----- Excerpt provided

I am attaching a few photographs to give you a glimpse of what we have been through. One is from the neighborhood adjacent to mine. Another is of the iconic symbol of Music City, the Grand Ole Opry. Despite the absolute carnage in some sections of the city, other areas appear virtually untouched and unfazed, yet everyone I know has a friend, a family member, or perhaps is himself the very one who is facing a tremendous uphill battle. We are a city in crisis, but we are also resilient, faith-filled, hopeful people.

     The final image I offer is one of a flooded cemetery in Franklin, Tennessee taken by a friend. It has an eerie haunting beauty. I am comforted to be able to find the beautiful in the midst of the tragic. But the most powerful beauty I have been blessed to observe is the sacramental giving of one person toward another with a greater need. It is the biblical truth that outweighs even a biblical flood.

----------
----- Provided material

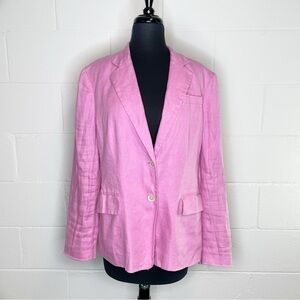 Lauren Ralph Lauren Pink 100% Linen Blazer Jacket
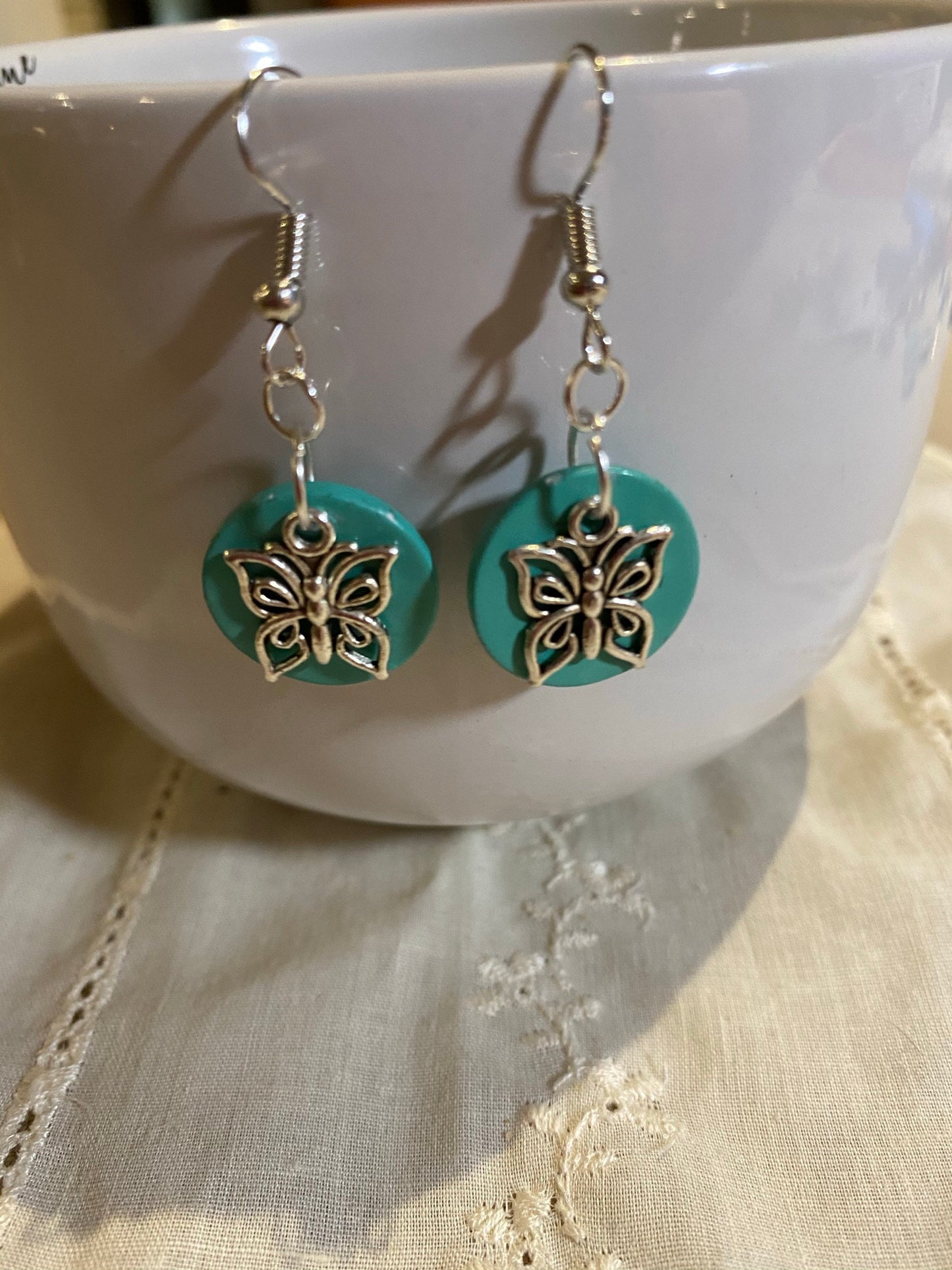 Turquoise Butterfly Charm Earrings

----------

In the excerpt about the flooded city, where is the cemetery shown in the final image? The lines that come after the excerpt are not needed for anything here.

Result of this task:
Franklin, Tennessee